# Is this a scam?



## Timlee252525 (Apr 14, 2020)

Scam?


----------



## Illini (Mar 14, 2019)

Yes.


----------



## BestInDaWest (Apr 8, 2021)

maybe...check the info without giving them any until you are satisfied


----------



## FLKeys (Dec 27, 2018)

Found this online. The link from this page is different then your link.

Beware, however worth investigating online not from a link sent to you from an unknow party.





__





Marko v. DoorDash - Home


Marko v. DoorDash



www.doordashclasssettlement.com


----------



## Wildgoose (Feb 11, 2019)

I don't think so since this URL is secured. ( http without "s" is unsecured and any one could create a scam website but https with "s" is secured. Only trusted legitimate company could register for this.


----------



## Wildgoose (Feb 11, 2019)

Timlee252525 said:


> Scam?
> View attachment 613291


I believe that it is legitimate since URL is secured. http with "s" is secured website and only legitimate company could register for that.

Collected data =>

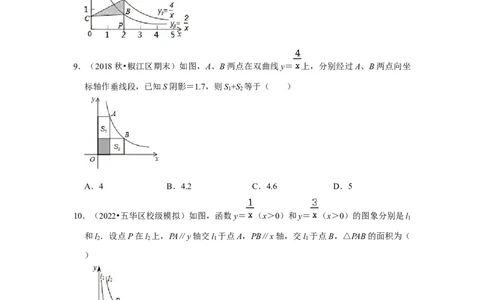 专题6.1反比例函数（专项训练2）（原卷版）_北师大初中数学_9上-北师大版初中数学_06专项讲练_2022-2023学年九年级数学上册《同步考点解读&bull;专题训练》（北师大版）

Problems to work on =>
• 1. Answer these questions using the thread, giving each answer on its own line with the same letter.
(a) What web address does FLKeys give for the page found online?
(b) What does BestInDaWest suggest checking before giving out any information?
(c) According to Wildgoose, what kind of URL could anyone use to create a scam website?
• 2. Decide whether each statement agrees with the thread, and support each yes or no with the deciding words quoted from it.
(a) FLKeys says the link found online is the same as the original poster's link.
(b) Illini's reply to the question of whether it is a scam is yes.
(c) Wildgoose claims that only a trusted legitimate company could register a secured URL.

Responses per task =>
• 1.
(a) www.doordashclasssettlement.com
(b) Checking the info, without giving them any until satisfied.
(c) An http URL without the "s", which is unsecured.

• 2.
(a) No: "The link from this page is different then your link."
(b) Yes: "Yes."
(c) Yes: "Only trusted legitimate company could register for this."